The study was not intended as a validation of the system’s initial diagnostic accuracy (which we know was still limited by the relatively low number of rare diseases covered), but as an explorative estimation of the system’s potential to suggest rare diseases early. For this reason, the optimization of the knowledge base during the course of the study was accepted. This optimization enabled the evaluation of TD in an optimized scenario, but limits the evaluation of the system’s holistic accuracy. We recommend future studies use a fixed knowledge base and reasoning system to validate the accuracy of such systems. To properly evaluate false positive suggestions, a suitable control group should be considered.

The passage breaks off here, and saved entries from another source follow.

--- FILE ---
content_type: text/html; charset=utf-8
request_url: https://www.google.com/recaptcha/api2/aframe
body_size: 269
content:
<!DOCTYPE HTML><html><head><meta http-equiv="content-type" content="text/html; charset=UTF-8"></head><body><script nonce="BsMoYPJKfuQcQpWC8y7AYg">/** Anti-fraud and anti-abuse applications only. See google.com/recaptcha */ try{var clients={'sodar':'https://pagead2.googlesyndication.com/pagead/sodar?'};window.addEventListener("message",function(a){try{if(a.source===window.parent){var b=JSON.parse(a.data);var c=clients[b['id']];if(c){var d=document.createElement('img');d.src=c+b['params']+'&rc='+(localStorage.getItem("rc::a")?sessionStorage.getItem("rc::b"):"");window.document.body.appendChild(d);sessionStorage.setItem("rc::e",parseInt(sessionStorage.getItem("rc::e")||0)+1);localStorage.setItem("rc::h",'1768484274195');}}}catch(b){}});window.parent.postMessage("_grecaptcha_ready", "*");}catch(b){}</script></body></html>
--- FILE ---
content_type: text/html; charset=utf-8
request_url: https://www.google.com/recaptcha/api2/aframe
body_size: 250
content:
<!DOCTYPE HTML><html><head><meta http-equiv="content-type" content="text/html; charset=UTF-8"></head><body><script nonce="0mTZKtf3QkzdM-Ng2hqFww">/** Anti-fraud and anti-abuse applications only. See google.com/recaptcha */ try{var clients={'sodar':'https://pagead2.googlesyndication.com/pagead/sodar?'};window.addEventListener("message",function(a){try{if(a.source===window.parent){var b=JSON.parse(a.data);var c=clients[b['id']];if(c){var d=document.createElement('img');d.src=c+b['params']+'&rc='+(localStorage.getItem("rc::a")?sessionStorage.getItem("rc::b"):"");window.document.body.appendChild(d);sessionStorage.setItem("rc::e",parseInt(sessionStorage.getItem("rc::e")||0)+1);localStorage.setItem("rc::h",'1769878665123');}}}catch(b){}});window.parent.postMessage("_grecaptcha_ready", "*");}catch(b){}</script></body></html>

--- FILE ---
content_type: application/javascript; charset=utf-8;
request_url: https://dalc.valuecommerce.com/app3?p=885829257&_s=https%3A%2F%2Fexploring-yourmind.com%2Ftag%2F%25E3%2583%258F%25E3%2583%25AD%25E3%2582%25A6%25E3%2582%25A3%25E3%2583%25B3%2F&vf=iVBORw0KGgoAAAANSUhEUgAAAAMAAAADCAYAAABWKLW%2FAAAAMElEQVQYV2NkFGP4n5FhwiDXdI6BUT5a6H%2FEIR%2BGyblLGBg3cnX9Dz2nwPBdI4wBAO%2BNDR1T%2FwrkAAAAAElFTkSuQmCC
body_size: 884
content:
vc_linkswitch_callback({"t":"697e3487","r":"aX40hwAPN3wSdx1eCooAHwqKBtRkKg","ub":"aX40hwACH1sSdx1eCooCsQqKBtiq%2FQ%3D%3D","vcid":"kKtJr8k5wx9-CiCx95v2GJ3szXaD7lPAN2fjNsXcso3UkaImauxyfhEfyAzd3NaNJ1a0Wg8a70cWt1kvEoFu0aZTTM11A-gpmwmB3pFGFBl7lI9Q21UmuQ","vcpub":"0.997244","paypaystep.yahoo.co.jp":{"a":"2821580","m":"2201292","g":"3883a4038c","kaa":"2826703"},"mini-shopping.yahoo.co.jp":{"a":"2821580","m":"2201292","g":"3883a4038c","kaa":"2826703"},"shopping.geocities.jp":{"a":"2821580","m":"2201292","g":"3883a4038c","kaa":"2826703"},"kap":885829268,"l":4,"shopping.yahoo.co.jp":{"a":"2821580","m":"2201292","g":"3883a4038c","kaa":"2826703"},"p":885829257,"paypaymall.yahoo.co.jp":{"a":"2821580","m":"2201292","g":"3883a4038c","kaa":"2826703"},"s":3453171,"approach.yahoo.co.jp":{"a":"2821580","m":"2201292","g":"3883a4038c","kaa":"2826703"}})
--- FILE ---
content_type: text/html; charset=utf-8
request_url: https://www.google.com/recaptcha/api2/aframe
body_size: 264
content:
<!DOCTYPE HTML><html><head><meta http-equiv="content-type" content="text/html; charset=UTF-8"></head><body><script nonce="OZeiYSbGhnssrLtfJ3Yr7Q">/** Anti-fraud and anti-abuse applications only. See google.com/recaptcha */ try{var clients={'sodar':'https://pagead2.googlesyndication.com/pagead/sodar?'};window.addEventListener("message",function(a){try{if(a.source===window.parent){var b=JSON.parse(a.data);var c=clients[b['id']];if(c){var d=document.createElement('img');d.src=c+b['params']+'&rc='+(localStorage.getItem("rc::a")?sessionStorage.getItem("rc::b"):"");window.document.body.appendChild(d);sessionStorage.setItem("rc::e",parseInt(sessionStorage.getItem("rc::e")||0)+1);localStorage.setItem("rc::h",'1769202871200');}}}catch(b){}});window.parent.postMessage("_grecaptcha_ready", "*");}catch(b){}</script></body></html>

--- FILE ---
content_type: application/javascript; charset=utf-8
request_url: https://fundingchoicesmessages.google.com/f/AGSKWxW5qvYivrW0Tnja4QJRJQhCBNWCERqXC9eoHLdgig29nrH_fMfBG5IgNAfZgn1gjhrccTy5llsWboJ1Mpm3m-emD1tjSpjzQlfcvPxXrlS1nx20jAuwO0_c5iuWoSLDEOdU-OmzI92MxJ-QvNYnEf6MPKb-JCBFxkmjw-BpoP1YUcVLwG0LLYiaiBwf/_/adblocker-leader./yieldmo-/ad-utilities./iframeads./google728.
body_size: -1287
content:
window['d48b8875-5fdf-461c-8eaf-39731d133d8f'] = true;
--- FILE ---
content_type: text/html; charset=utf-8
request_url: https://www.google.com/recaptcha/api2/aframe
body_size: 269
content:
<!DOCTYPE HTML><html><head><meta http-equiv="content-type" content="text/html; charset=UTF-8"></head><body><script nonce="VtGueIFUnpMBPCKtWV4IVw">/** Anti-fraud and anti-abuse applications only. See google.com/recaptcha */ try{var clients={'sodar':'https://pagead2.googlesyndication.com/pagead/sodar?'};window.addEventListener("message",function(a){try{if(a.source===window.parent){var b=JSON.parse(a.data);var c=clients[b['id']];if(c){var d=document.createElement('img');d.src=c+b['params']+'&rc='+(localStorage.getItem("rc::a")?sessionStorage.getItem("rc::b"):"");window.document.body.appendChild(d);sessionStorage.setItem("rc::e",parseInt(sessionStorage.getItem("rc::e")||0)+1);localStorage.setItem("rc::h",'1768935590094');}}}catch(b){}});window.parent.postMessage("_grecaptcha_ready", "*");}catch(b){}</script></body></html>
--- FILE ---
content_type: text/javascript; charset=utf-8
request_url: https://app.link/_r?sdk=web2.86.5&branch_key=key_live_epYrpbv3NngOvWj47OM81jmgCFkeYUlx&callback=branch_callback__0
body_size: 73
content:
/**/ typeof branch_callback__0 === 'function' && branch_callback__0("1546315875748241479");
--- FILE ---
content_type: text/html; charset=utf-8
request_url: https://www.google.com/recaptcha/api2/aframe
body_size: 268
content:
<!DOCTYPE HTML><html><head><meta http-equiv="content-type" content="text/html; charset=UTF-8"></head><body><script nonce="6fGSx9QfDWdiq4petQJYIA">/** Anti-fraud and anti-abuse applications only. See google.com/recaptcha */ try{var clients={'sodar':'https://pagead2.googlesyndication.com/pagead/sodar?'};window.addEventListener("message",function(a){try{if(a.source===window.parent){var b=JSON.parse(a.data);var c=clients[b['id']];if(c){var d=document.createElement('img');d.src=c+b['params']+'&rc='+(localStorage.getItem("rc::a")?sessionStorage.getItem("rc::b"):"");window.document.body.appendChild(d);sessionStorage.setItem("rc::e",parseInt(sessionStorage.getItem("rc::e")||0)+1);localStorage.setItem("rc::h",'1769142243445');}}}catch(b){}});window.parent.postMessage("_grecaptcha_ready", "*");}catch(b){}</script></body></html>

The purpose of this study was not to perform a validation of the system’s initial accuracy, so a comparison of two different versions of Ada DX to track developmental changes in the system’s accuracy during optimization was dismissed. With the chosen study design it was not possible to calculate the knowledge base improvement achieved through extension and optimization, which would have required the comparison of two fixed knowledge base instances before and after the study. Nevertheless, such comparison should be considered for future studies that might aim to investigate the effect of a knowledge base extension.
Another limitation is that only confirmed conditions from the case set were added to the knowledge base and not a more extensive set of rare diseases. Arguably, a future extended disease knowledge base might lead to a lower disease suggestion accuracy. Early suggestion ranking of conditions could be lower if more diseases were present in the knowledge base. Specific evidence constellations can be expected to consistently lead to a high ranking of correct disease suggestions. The accuracy at the time of diagnosis should be relatively unaffected by the number of diseases, since specific confirmatory evidence is most likely to be present in the case at that time.
Lastly, effects on TD cannot be measured directly with this study, but the results of early suggestion indicate the potential for earlier suggestion of rare diseases to the physician resulting in earlier correct diagnosis. However, it should be considered that this is not always the case, as such diagnosis might only become legitimate with evolving clinical features in the course of a case.